ACTIONS TO TAKE
1. In the blog post about mosquitoes below, how many times as many mosquitoes as Winnipeg does ~shire presently have?
2. Please write the next part of the blog post about mosquitoes, picking up right after its final sentence.

DOCUMENT EXTRACT
━━━━━━━━━━━━━━━━
Friday, July 22, 2011

The Treatise

So we left off at my sudden and burning desire to photograph the rural and the derelict. I wrote a letter to a friend of mine who, over the last eight years, I have only communicated with via letter. Yep, snail mail, the lost art of writing. My friend, whom I call Joe (the result of another story, which I shall tell another time) is a brilliant young, edgy, award-winning playwright who happens to be Australian and alas, in Australia. We've been exchanging letters since university. In any event, I think I will share the letter I sent to him with you, as it indeed paints our photographic tale of adventure in all the right colours.


I am considering, Joe, writing a treatise on the repelling of mosquitoes, which have effectively stolen what brief summer we have here, that and the incessant road work. Even the immigrants here know the half-joke that ~shire has the following seasons: winter, more winter, still winter, and construction. And this is how we teach them the meaning of the word sardonic.

Conspiracy theorist junkie husband believes that the government… yes, the mighty municipal government… is responsible for the mosquito invasion to distract from the fact that all of ~shire’s major roads have simultaneously been unearthed and are likely to stay that way for yet another summer, thus forcing traffic to constant apocalypse-esque city-evacuation levels of traffic jams. I suppose if hubby and I invested in a kayak, we could use the Saskatchewan River as a sort of shortcut through the city, except I’m afraid that if I got tired, I would be whisked away to Winnipeg, which might be a fate worse than death. 

Winnipeg, you see, used to hold the proud title of Canada’s mosquito capital. They have to regularly spray the city to make it habitable. (I am not sure what effect the spraying of mosquitoes has on the human population, but there must be some sort of chemical reaction in the brains, or else why would people voluntarily stay in Winnipeg during mozzie season?) In the Old Country, they have tales of babies being spirited away by fairies. In Australia, isn’t it the dingoes? Well, here in Canada, it’s mozzies that make off with the infants. I feel like Prime Minister Harper has missed out on a great natural resource, and he is so fond of stripping taking advantage of natural resources. You see, I feel as if Canada has access to a rather brilliant bio weapon. Perhaps that is why we are a peaceable country. No one has the stomach to piss us off for fear of a mosquito bombing. 


I would like to remind you of the tense I used in order to speak of Winnipeg’s mosquito status, its claim to fame: used to, as in, no longer. According to the reports (which remarkably sound like bragging), ~shire presently has six times the number of mosquitoes Winnipeg does. (They have determined this by counting the females. HOW does one DO this, count the females???) I understand that we are a competitive province, one that delights in competition against Winnipeg, but really, ~shire need not be number one in this thing. Being number one in catastrophic environmental destruction and number one in homicides is quite enough. But we are. Six times higher. And they say that this is “average” based on our historical record of mosquitoes, the years before the drought. (There is a historical record of mosquitoes?) Yes, the drought kept the mosquitoes away, but now that the rains have come back, so have the mozzies. In droves. In swarms. In clouds of black, oscillating orgies. They fling themselves at the car as you tear away from the park, bouncing off the windows and the hood, tires screeching, not unlike hapless zombies at the end of the chase scene.  Our walls were covered to them (mosquitoes, not zombies) to such a degree that dear husband lit the mosquito coils inside to smoke them out. I think he was willing to do a dozen loads of laundry to get the campfire smell out of every fabric thing indoors than be eaten alive in our sleep.
━━━━━━━━━━━━━━━━
GIVEN ENTRIES
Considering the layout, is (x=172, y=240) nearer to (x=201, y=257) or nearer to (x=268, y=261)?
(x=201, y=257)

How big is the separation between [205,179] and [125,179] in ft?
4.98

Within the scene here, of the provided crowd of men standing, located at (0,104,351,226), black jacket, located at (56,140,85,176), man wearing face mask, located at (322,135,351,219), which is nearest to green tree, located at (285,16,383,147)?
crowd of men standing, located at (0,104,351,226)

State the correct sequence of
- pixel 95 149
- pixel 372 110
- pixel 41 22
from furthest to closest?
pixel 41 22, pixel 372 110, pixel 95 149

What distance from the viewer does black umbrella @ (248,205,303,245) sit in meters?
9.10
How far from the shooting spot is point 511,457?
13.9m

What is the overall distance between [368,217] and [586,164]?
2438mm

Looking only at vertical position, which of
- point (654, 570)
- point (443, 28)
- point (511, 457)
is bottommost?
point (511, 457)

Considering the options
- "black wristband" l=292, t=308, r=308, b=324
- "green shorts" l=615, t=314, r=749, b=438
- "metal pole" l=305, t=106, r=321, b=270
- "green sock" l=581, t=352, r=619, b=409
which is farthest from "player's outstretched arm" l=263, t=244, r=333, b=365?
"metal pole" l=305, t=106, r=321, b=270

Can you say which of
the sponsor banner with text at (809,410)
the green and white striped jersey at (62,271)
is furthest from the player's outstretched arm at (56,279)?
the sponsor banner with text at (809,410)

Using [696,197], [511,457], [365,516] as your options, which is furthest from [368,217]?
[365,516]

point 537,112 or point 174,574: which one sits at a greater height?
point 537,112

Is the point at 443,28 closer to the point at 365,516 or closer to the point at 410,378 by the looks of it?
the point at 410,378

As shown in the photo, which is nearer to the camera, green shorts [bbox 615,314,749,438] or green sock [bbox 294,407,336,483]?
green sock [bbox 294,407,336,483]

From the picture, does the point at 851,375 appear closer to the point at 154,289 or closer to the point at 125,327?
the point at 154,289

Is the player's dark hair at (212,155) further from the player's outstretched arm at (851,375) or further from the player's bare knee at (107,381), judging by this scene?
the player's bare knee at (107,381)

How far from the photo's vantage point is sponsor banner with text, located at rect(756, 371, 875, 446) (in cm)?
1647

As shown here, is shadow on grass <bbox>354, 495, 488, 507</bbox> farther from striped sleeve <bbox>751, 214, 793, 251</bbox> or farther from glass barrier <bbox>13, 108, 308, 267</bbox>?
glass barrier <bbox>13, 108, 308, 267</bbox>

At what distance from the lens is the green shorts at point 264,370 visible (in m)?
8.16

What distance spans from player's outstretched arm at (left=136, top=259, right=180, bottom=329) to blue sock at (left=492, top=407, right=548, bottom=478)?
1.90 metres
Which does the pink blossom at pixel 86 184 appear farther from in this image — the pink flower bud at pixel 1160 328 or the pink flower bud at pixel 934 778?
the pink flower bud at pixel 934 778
━━━━━━━━━━━━━━━━
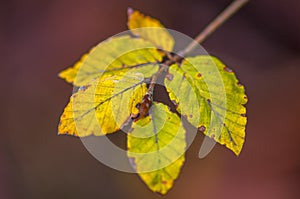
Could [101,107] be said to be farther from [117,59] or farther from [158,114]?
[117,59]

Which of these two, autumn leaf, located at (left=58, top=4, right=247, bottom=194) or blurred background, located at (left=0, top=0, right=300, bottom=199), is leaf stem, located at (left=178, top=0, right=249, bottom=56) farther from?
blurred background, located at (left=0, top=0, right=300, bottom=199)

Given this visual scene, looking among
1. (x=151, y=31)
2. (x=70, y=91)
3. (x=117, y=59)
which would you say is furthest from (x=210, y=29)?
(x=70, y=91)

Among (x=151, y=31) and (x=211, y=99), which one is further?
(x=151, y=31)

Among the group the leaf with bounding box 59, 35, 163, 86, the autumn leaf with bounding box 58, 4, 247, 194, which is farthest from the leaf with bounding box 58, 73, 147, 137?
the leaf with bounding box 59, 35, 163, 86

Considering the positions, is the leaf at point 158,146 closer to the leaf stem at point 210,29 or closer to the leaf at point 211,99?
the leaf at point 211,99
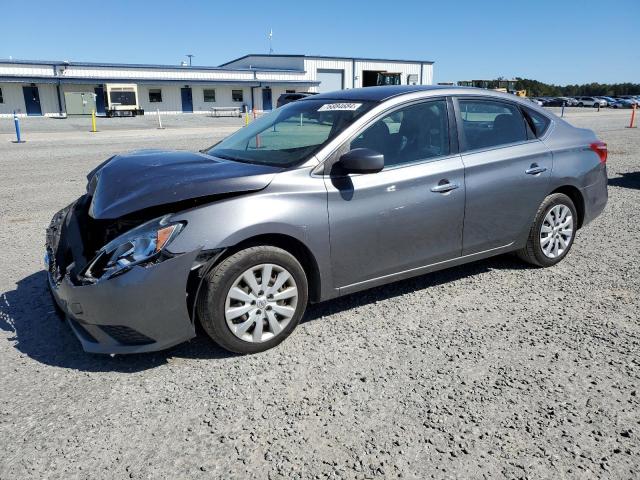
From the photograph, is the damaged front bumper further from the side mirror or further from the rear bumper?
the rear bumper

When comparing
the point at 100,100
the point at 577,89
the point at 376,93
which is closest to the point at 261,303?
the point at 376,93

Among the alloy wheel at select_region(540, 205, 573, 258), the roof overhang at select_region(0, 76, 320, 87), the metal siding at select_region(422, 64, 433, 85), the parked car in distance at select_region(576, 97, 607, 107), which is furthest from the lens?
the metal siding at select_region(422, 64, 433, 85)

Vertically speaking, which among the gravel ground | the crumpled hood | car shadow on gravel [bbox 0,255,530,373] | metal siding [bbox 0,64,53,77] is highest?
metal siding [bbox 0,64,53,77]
━━━━━━━━━━━━━━━━
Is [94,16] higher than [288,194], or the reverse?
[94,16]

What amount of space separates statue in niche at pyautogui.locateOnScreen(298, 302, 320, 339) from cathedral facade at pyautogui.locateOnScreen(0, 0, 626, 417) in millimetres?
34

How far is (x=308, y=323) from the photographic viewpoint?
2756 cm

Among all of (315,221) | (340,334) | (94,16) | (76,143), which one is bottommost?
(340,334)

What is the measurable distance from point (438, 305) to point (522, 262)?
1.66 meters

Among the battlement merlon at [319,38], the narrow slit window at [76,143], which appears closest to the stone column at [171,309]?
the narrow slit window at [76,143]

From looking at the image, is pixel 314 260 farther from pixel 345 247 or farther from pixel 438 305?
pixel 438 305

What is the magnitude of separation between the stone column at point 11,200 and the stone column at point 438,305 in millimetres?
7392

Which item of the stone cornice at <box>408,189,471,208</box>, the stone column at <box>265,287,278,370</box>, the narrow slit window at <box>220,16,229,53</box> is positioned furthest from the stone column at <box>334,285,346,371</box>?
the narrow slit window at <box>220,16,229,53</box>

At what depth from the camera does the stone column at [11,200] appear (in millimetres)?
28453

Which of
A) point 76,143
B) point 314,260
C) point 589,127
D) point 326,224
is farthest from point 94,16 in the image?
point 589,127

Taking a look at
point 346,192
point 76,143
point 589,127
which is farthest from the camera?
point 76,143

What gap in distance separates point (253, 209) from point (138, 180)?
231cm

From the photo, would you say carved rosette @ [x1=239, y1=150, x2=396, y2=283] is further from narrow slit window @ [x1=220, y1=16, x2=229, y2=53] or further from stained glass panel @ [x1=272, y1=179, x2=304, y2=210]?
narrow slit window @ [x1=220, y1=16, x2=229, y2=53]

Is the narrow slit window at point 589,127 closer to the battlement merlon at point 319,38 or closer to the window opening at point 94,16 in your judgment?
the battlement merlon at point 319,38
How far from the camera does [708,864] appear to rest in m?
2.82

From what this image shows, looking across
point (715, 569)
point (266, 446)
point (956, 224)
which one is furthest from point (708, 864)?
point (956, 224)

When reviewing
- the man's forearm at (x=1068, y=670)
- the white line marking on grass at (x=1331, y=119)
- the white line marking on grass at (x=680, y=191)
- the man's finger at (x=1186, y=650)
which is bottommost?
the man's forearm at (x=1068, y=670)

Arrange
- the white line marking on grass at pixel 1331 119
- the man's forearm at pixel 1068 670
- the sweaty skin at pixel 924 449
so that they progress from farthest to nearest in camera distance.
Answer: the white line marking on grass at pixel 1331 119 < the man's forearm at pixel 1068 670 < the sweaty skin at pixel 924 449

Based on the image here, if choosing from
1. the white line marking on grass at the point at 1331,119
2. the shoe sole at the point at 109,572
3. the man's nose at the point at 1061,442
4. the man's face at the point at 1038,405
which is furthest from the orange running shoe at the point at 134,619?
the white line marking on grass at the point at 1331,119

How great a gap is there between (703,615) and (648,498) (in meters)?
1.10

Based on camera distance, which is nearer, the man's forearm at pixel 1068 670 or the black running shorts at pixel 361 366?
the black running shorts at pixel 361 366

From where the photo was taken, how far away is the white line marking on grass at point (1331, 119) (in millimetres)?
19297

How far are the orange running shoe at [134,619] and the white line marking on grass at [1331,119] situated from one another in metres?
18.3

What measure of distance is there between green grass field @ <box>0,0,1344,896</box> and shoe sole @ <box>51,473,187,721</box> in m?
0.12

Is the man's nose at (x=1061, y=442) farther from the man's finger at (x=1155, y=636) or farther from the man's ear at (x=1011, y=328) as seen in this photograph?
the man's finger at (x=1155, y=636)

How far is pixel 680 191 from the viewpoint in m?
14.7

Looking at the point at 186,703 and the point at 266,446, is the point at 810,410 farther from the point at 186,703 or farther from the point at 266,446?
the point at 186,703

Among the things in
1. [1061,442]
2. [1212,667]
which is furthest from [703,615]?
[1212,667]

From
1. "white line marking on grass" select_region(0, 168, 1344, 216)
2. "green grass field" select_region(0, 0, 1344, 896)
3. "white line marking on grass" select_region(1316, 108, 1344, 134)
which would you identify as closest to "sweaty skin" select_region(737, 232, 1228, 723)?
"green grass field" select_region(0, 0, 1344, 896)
━━━━━━━━━━━━━━━━
THE RESPONSES
1. Six times as many.

2.
In Newfoundland, at the wildlife museum, there is a rather substantial jar filled with red liquid (which I have told myself to this day is red-dyed maple syrup). The placard tells us that this is how much blood the mosquitoes can and will drain from a moose, ultimately killing it. People are wearing their mosquito bites like battle scars, and really, that’s what they are. People seem determined to tough it out, to go out of doors bundled like ninjas in winter, and run through the parks, arms flailing like madmen, chased by an almost cartoonish cloud of black mosquitoes. 

I myself made the mistake of going out of doors one afternoon sans chemical protection. Husband and I stumbled upon a canola field that played host to a row of derelict barns. I had to shoot it. I hopped the barbed wire fence and traipsed up the long unused dirt path through the trees, camera in hand, floral rain boots on, grass to my knees, butterflies flitting in the weeds and wildflowers, sunlight pouring through the birch and poplar. I felt like I should have been in some rustic Whitman poem and was feeling rather good about myself, trekking through nature to shoot the landscape. I felt very artistic, very idyllic indeed. Until I was swarmed and felt rather less idyllic as I ran, screaming like a banshee, back to the car. I should not have screamed, because I’m certain I swallowed enough mosquitoes in that instant to end the (slight) anemia I’ve suffered since Oliver’s birth—or, perhaps add to it. Is it a myth that the mozzies can bleed you from the inside out? Or does that go in the swallowing of watermelon seeds category of old wives’ tales?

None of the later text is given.